The sentence, which was within the range of federal guidelines, was pronounced in Federal District Court in Charleston about seven months after Mr. Slager pleaded guilty to violating the civil rights of Walter L. Scott when he shot and killed him in April 2015. The case against Mr. Slager is one of the few instances in which a police officer has been prosecuted for an on-duty shooting.
“We have to get this type of justice, because being a police officer is one of the most powerful jobs in the country, and it should be respected,” L. Chris Stewart, a lawyer for Mr. Scott’s family, said after the hearing, which was punctuated by tears and grief. “But that doesn’t mean you’re above the law. That doesn’t mean you can do as you please.”

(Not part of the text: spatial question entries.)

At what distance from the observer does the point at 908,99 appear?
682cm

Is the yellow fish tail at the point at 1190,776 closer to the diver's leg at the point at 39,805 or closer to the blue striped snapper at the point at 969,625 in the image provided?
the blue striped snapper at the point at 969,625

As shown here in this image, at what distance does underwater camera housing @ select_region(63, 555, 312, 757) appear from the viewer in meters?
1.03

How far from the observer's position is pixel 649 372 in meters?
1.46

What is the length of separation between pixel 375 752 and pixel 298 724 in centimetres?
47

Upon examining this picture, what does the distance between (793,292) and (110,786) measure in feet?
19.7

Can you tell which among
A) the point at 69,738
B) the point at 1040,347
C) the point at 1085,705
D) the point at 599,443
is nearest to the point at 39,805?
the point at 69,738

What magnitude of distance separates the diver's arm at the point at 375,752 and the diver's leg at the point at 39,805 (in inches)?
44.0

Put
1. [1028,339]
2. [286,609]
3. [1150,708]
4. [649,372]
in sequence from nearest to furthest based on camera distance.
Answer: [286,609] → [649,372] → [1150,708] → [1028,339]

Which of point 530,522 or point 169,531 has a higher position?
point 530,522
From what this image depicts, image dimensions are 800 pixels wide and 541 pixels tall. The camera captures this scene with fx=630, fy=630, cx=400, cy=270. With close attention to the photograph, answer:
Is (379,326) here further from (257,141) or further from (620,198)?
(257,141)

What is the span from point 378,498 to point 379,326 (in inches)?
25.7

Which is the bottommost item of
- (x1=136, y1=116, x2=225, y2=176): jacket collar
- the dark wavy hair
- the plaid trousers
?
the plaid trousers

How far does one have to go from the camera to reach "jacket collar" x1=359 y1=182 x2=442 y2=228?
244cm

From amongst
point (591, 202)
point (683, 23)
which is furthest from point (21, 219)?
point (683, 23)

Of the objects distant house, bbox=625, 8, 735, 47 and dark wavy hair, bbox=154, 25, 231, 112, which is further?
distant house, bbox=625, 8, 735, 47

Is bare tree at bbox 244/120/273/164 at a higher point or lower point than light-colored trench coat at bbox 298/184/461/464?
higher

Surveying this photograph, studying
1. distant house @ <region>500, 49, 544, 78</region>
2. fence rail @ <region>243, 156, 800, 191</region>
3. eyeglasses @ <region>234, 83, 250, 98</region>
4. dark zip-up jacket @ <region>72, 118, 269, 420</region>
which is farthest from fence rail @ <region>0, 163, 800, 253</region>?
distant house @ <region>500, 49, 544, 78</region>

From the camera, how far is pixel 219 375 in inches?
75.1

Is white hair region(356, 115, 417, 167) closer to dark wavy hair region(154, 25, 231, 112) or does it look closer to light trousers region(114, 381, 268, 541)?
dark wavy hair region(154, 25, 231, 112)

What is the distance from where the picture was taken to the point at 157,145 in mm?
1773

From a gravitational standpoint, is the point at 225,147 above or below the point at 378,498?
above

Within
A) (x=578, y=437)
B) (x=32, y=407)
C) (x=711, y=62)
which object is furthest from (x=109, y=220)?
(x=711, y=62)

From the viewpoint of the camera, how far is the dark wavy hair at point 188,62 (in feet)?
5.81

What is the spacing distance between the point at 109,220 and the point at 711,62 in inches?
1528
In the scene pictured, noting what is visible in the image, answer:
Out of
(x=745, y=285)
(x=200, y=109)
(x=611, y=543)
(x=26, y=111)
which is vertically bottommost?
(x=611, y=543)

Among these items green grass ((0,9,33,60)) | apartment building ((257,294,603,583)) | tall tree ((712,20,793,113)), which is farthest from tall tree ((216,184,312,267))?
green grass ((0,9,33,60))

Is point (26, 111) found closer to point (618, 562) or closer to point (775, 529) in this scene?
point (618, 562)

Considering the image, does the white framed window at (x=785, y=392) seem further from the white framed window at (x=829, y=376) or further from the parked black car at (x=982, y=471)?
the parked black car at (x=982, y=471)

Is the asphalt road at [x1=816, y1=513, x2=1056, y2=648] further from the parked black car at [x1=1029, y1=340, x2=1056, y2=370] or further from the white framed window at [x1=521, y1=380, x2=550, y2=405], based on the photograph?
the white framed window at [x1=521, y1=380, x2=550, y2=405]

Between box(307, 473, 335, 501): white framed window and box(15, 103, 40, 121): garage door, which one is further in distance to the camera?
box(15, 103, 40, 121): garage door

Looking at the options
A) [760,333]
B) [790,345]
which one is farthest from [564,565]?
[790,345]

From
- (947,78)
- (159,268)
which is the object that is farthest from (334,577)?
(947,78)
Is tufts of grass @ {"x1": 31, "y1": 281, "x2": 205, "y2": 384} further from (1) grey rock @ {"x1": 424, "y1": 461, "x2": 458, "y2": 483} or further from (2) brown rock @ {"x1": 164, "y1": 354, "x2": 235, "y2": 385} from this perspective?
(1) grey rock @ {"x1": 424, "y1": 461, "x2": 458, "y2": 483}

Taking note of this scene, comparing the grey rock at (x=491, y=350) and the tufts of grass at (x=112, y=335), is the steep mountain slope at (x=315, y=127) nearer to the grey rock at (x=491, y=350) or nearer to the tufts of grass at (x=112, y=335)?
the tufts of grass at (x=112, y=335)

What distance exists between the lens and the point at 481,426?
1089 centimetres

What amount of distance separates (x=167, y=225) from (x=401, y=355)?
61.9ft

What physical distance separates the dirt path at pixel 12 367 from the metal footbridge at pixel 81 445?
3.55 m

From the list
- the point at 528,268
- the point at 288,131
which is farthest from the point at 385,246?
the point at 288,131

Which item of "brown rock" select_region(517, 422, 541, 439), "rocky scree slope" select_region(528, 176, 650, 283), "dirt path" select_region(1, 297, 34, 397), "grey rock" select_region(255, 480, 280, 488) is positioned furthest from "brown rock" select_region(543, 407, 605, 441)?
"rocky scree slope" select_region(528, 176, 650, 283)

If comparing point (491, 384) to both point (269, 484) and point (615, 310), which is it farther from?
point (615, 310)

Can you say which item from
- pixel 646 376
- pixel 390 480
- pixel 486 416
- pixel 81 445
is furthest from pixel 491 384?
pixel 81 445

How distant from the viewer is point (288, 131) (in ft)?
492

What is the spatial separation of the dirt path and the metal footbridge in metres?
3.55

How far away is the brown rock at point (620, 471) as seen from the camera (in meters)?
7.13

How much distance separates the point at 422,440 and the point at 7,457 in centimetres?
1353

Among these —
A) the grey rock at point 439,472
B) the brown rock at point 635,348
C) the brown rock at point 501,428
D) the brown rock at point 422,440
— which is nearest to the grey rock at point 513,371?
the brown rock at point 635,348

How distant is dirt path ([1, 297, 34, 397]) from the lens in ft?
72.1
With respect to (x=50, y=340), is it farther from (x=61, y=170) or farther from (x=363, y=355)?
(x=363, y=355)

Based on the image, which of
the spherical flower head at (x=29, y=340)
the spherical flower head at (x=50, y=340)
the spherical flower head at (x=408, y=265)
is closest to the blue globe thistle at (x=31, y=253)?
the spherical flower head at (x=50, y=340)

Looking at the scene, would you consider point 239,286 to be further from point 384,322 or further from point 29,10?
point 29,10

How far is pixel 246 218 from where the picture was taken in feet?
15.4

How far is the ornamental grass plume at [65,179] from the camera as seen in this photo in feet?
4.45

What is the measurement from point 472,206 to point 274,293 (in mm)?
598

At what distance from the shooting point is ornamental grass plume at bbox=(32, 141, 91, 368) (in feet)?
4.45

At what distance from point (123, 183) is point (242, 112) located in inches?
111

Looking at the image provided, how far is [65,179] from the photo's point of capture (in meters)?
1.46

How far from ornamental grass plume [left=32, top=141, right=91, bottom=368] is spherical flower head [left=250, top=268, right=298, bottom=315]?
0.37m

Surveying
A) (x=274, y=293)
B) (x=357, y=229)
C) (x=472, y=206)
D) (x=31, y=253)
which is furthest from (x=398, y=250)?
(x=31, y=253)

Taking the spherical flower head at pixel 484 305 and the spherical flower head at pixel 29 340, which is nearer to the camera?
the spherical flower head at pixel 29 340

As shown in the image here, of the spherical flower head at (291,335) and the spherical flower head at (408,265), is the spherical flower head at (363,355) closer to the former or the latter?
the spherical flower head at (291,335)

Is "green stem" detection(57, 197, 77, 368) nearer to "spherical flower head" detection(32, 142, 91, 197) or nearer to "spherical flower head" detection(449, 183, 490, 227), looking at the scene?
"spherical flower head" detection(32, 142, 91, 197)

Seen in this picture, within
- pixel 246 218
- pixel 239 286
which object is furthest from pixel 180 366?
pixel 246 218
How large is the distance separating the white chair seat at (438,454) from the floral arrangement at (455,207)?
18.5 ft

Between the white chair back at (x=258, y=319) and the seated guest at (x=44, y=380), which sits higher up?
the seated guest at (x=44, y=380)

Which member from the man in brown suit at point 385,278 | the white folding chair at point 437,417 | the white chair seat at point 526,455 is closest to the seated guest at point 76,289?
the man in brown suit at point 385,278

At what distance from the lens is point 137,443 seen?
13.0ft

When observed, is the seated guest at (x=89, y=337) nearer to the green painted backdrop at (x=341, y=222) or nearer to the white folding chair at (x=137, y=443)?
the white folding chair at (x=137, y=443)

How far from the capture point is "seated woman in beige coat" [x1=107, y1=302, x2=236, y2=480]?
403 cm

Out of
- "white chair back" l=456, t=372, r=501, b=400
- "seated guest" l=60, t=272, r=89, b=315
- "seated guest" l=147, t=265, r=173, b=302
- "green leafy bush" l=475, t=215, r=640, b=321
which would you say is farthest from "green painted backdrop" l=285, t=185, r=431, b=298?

Federal prosecutors had urged that Mr. Slager be sentenced to life in prison for a shooting that they contended amounted to second-degree murder. Mr. Slager’s defense lawyers, as well as the United States Probation Office, had recommended that the judge, David C. Norton, treat the shooting as akin to voluntary manslaughter.
On Thursday, the fourth day of the sentencing proceedings, Judge Norton said he had concluded that the killing should be considered murder for the purposes of determining Mr. Slager’s punishment. The shooting, he said, was “reckless, wanton and inappropriate.”
Although the judge’s sentence fell short of what prosecutors had sought, the fact that Mr. Slager was convicted of any crime at all made the case a milestone in the national debate about police conduct. Other killings by police officers, from Baltimore to Charlotte, N.C., and Ferguson, Mo., have prompted protests and some changes in police practice, but have not led to convictions.
“Officers who violate anyone’s rights also violate their oaths of honor, and they tarnish the names of the vast majority of officers, who do incredible work,” said Attorney General Jeff Sessions. He added that the Justice Department would “hold accountable anyone who violates the civil rights of our fellow Americans.”
In court on Thursday, Mr. Slager expressed remorse.
“Walter Scott is no longer with his family, and I’m responsible for that,” he said. “I wish it never would have happened. I wish I could go back in time.” After the hearing, his lawyers declined to comment.